**EXERCISE PROMPT:** Copy the records exactly, starting with the line that contains "Which of these is" and ending with the line that contains "222 millimetres", including both of those lines. Omit the pictures.

**LISTING:**
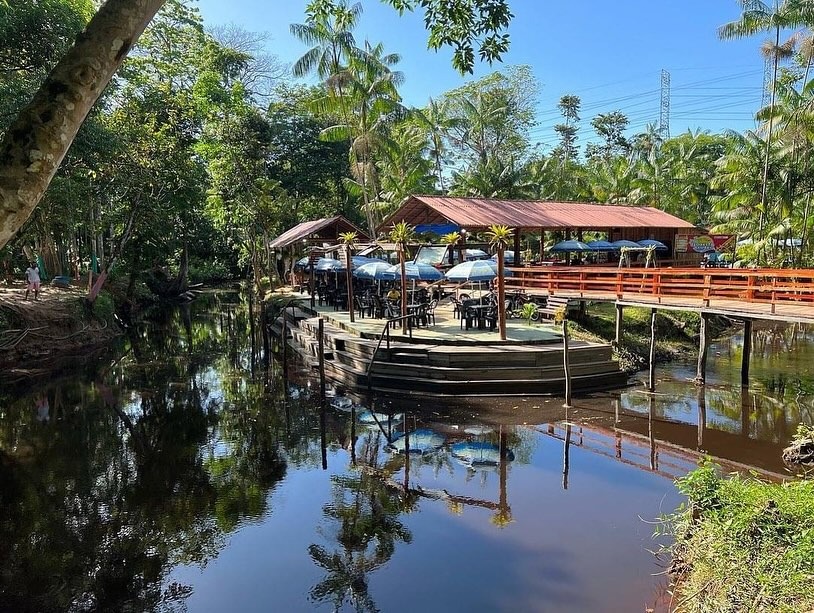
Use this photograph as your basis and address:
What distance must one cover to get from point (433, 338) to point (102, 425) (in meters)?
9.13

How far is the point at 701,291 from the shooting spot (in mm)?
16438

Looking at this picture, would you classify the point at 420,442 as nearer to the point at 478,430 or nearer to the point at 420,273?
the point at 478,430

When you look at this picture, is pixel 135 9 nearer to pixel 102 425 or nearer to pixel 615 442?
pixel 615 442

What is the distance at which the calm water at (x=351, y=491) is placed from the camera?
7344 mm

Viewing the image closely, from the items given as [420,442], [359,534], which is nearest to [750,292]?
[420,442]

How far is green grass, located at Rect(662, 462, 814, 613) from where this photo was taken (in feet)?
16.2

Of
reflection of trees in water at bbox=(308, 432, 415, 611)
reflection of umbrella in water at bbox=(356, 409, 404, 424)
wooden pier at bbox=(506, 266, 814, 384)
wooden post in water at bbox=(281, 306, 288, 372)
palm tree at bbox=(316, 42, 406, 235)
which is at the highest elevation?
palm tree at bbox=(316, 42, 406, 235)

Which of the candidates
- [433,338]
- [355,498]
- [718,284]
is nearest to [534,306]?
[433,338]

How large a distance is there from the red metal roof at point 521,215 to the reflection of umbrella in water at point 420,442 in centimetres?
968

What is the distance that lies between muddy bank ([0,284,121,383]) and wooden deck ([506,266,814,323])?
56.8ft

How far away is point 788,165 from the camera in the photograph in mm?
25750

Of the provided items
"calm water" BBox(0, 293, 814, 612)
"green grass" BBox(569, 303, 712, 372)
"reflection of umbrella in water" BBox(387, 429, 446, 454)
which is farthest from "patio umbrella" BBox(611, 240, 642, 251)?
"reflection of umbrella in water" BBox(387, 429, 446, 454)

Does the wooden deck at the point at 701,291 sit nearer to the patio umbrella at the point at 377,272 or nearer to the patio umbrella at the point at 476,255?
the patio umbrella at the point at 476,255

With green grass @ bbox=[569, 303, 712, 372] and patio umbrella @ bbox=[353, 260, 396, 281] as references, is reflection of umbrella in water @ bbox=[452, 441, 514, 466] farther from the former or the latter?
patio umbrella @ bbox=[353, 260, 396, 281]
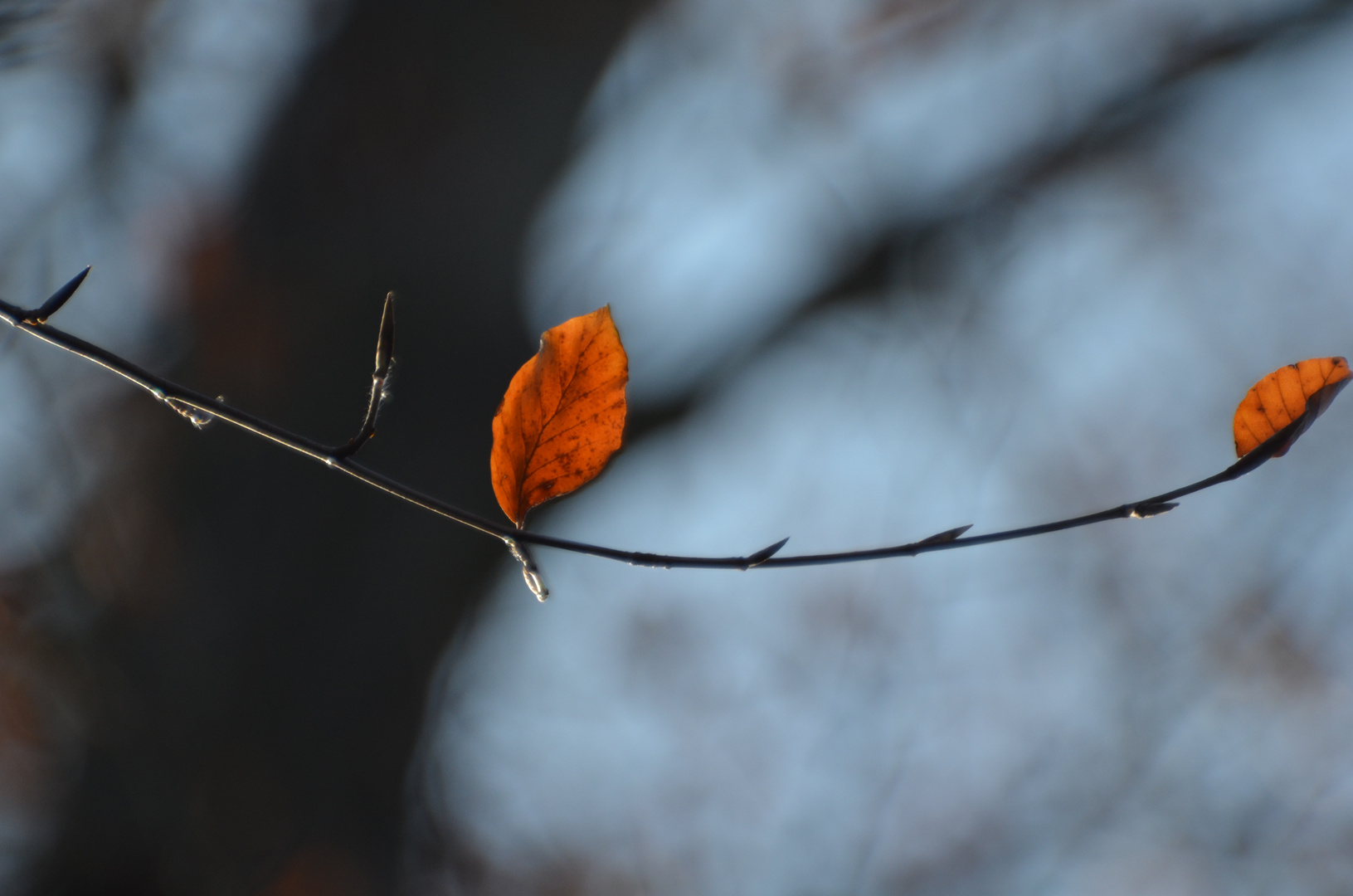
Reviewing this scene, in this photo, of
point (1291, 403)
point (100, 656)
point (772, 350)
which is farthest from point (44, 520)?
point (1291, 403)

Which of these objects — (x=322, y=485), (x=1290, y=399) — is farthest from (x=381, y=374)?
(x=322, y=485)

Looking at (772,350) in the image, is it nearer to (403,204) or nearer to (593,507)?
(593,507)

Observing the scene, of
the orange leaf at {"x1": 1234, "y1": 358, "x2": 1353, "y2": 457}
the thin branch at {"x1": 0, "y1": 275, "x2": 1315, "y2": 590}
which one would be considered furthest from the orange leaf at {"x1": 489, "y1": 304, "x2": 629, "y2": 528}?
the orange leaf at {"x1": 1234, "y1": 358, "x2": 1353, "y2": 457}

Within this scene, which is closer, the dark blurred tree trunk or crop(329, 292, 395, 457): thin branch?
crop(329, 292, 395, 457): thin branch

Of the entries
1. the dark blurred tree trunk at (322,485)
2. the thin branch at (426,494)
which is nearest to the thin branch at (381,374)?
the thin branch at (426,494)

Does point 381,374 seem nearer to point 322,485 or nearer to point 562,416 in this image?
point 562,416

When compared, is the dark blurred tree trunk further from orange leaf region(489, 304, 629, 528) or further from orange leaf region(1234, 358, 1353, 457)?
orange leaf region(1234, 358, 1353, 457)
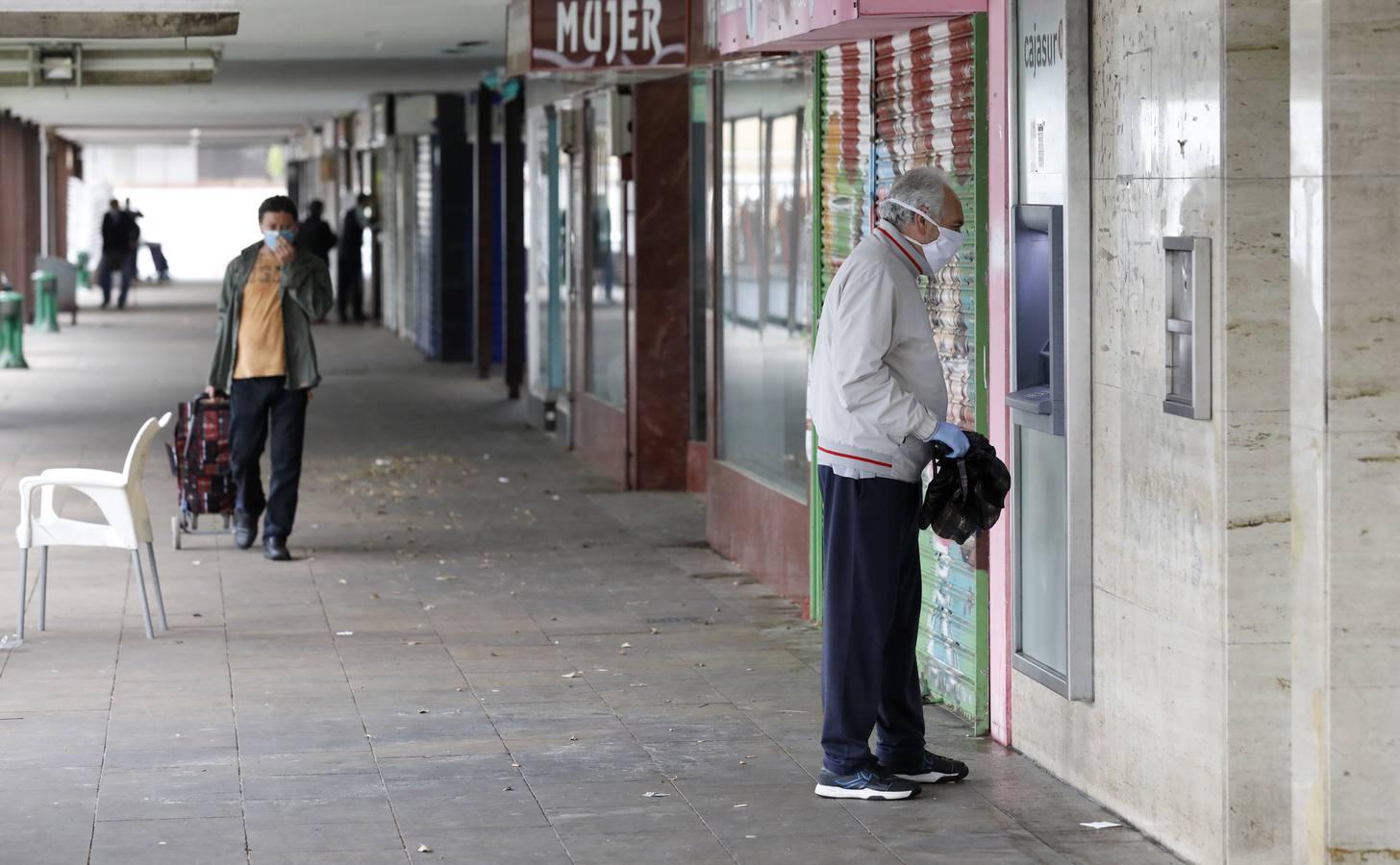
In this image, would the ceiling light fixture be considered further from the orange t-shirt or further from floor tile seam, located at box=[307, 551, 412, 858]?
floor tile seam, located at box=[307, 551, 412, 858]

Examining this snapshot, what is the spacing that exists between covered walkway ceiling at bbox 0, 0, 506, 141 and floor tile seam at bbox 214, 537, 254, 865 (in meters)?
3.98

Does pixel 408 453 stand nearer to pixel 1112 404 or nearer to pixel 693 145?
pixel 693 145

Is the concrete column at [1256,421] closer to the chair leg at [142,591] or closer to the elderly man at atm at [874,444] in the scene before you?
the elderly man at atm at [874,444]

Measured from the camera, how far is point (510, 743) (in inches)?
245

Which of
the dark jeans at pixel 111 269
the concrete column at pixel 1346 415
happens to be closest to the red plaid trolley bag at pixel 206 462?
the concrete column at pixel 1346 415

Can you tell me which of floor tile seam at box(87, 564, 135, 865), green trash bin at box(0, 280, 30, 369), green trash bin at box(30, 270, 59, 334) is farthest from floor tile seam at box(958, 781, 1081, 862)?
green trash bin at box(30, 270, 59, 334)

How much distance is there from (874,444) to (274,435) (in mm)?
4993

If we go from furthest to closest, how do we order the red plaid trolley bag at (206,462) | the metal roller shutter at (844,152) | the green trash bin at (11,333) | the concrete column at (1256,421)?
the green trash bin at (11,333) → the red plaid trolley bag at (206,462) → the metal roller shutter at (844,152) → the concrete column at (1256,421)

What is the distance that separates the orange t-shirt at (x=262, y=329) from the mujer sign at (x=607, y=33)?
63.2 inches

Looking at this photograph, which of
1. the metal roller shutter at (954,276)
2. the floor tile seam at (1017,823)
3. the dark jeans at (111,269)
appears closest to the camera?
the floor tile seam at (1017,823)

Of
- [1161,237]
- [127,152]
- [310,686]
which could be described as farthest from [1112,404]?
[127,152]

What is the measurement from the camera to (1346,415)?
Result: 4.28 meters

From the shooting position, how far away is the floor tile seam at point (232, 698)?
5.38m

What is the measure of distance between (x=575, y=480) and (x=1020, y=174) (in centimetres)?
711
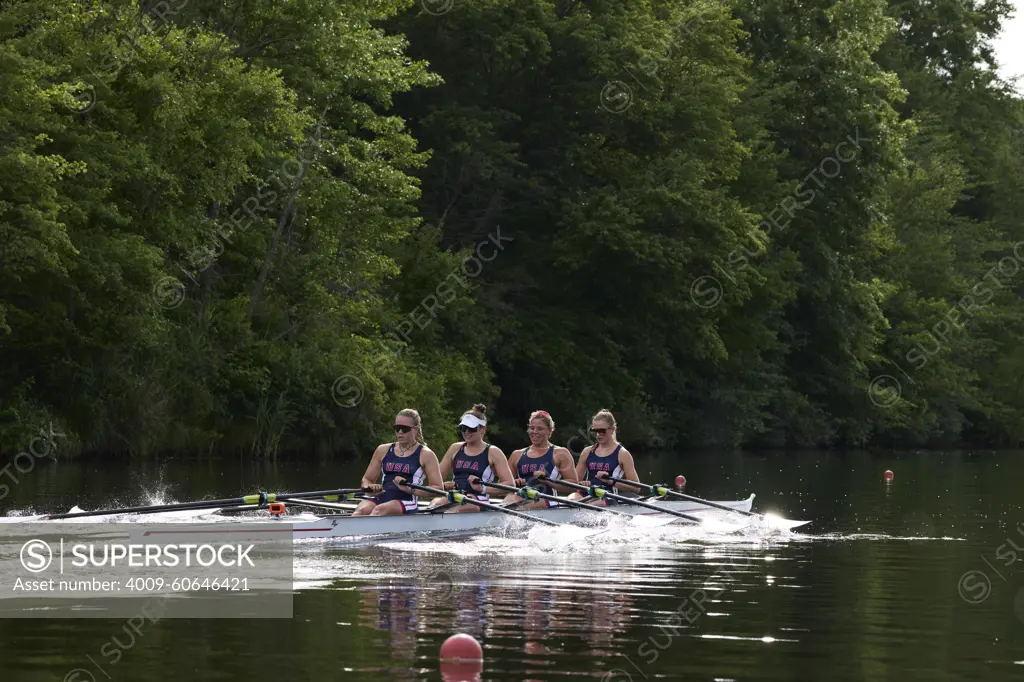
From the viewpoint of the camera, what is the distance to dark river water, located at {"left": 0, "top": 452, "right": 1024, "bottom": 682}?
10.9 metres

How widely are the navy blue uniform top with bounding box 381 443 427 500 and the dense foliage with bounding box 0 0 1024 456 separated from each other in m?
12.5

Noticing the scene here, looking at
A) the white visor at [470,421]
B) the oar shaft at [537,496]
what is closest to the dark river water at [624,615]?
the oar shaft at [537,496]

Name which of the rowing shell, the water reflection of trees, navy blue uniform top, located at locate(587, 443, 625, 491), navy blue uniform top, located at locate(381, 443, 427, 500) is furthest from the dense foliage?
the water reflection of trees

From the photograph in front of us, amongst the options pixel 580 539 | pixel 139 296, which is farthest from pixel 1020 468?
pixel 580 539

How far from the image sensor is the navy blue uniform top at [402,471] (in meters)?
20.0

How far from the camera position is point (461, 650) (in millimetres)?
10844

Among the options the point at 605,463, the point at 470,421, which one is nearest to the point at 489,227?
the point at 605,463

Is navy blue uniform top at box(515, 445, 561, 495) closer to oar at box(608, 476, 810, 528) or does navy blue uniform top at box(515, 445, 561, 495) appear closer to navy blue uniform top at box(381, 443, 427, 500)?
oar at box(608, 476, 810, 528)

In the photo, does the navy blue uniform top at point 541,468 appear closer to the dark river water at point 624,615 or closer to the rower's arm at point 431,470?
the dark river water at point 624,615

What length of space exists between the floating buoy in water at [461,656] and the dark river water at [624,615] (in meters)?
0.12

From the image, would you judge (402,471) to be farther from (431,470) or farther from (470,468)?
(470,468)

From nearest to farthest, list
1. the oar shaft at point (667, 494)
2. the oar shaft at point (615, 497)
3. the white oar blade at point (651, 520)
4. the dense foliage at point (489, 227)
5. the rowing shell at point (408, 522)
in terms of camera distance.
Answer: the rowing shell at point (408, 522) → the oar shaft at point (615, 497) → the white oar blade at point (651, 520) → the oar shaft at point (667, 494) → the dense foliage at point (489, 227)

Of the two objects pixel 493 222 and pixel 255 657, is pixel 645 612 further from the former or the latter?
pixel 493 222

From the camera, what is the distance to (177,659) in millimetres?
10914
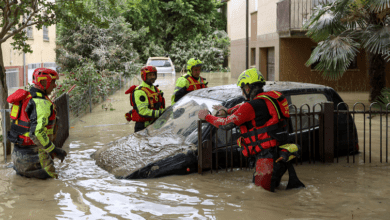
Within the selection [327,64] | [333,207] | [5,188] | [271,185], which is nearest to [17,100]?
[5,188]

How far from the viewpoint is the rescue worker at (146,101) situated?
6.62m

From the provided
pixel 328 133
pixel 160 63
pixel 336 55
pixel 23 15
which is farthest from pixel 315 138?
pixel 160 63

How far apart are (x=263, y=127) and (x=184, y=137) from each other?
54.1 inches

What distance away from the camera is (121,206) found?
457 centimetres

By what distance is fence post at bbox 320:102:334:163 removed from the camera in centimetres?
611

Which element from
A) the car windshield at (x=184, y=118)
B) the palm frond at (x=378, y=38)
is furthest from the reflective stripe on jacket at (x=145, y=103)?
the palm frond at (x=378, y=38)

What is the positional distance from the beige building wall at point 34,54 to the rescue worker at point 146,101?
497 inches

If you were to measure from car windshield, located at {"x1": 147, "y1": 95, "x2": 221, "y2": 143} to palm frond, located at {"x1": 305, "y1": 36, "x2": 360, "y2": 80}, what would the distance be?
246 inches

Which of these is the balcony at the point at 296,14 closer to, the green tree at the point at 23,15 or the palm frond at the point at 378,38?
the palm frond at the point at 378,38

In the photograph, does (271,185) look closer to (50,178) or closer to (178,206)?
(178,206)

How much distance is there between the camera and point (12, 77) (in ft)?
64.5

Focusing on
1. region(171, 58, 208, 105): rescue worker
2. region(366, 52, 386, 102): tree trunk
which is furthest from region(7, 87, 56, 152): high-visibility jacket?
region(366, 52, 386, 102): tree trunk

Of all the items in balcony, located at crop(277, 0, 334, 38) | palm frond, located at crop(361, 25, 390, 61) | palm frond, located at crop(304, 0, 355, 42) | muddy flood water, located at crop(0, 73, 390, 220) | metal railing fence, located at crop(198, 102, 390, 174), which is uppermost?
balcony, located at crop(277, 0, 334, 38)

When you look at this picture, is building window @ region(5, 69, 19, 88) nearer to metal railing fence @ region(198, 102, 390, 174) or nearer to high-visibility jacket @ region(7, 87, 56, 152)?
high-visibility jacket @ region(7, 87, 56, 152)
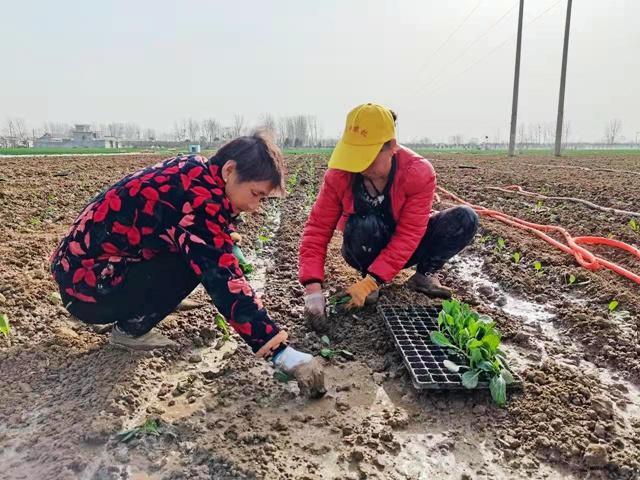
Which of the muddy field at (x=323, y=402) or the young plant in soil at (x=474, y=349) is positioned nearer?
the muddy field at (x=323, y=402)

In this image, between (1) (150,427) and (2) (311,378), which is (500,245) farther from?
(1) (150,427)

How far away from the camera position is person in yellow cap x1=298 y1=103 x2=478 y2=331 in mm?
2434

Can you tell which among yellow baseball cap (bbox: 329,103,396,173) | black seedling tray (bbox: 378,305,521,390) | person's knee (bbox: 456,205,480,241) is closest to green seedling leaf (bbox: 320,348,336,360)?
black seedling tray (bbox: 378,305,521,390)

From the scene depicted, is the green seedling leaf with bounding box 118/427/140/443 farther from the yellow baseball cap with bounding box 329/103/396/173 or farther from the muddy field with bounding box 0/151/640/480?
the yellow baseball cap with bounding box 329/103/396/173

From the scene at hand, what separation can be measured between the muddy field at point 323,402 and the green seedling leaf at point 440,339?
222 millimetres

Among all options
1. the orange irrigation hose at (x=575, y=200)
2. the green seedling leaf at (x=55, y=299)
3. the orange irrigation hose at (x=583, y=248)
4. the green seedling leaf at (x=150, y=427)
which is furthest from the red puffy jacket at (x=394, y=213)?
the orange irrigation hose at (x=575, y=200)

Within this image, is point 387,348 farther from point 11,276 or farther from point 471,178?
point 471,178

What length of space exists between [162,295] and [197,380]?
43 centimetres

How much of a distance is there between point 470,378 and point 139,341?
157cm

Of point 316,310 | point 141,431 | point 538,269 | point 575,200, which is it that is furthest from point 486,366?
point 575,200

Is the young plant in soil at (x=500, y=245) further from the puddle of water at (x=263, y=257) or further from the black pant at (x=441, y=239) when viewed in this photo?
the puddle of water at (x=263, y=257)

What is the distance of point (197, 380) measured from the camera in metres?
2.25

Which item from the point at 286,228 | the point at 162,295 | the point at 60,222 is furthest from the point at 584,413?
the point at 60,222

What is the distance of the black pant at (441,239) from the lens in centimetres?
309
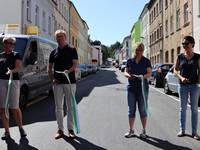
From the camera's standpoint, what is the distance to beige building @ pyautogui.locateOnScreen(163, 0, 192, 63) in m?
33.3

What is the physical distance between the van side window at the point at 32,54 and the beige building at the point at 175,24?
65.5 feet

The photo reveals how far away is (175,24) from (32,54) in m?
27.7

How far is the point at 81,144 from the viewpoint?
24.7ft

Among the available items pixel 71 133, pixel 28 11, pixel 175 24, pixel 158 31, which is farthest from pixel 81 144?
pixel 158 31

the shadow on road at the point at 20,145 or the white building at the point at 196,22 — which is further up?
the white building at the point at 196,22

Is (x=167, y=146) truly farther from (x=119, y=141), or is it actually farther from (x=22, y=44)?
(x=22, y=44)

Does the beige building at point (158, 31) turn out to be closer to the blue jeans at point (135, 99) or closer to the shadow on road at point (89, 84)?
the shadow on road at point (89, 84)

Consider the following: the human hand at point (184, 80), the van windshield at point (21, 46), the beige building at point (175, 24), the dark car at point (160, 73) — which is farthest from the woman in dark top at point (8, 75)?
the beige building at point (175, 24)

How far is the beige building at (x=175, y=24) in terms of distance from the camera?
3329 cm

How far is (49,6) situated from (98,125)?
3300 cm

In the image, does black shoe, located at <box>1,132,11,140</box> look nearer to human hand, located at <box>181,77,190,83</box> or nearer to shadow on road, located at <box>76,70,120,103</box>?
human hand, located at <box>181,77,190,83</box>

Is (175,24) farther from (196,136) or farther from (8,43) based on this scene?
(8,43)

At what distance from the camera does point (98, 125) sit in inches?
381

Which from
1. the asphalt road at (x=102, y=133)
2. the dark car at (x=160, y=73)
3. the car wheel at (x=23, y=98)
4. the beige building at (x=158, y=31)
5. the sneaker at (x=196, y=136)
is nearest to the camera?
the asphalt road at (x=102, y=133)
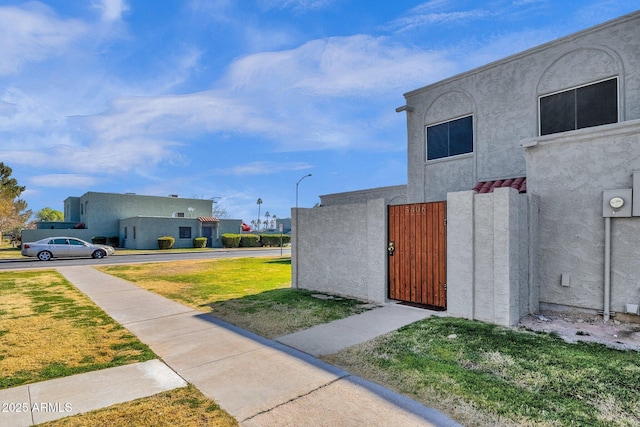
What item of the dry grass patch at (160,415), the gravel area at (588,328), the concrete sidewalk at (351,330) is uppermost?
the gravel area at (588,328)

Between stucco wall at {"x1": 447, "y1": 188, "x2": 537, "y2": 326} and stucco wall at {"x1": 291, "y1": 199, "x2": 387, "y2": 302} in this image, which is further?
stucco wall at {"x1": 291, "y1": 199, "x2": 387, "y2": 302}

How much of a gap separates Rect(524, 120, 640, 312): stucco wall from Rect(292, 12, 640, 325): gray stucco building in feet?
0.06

**RESULT FOR THIS EXERCISE:**
Which of these is the balcony at the point at 296,14 closer to, the green tree at the point at 23,15 or the palm frond at the point at 378,38?
the palm frond at the point at 378,38

In the photograph, does (271,185) look closer to (50,178) or closer to (178,206)?
(178,206)

How much distance is there between the camera and point (12, 77) (in ft)?
64.5

Focusing on
1. region(171, 58, 208, 105): rescue worker
2. region(366, 52, 386, 102): tree trunk
which is furthest from region(7, 87, 56, 152): high-visibility jacket?
region(366, 52, 386, 102): tree trunk

Of all the items in balcony, located at crop(277, 0, 334, 38) | palm frond, located at crop(361, 25, 390, 61) | palm frond, located at crop(304, 0, 355, 42) | muddy flood water, located at crop(0, 73, 390, 220) | metal railing fence, located at crop(198, 102, 390, 174), which is uppermost?
balcony, located at crop(277, 0, 334, 38)

When you look at this picture, is building window @ region(5, 69, 19, 88) nearer to metal railing fence @ region(198, 102, 390, 174) or nearer to high-visibility jacket @ region(7, 87, 56, 152)?
high-visibility jacket @ region(7, 87, 56, 152)
Which of the muddy field at (x=323, y=402) or the young plant in soil at (x=474, y=349) is positioned nearer?
the muddy field at (x=323, y=402)

In this image, between (1) (150,427) and (2) (311,378), which is (500,245) farther from?
(1) (150,427)

How far away from the camera position is person in yellow cap x1=298 y1=103 x2=478 y2=331 in mm?
2434

Can you tell which among yellow baseball cap (bbox: 329,103,396,173) | black seedling tray (bbox: 378,305,521,390) | person's knee (bbox: 456,205,480,241) is closest to green seedling leaf (bbox: 320,348,336,360)?
black seedling tray (bbox: 378,305,521,390)

From the scene depicted, is the green seedling leaf with bounding box 118/427/140/443 farther from the yellow baseball cap with bounding box 329/103/396/173 or farther from the muddy field with bounding box 0/151/640/480?
the yellow baseball cap with bounding box 329/103/396/173

From the scene at hand, what separation can be measured between the muddy field at point 323,402 and the green seedling leaf at point 440,339?
222 millimetres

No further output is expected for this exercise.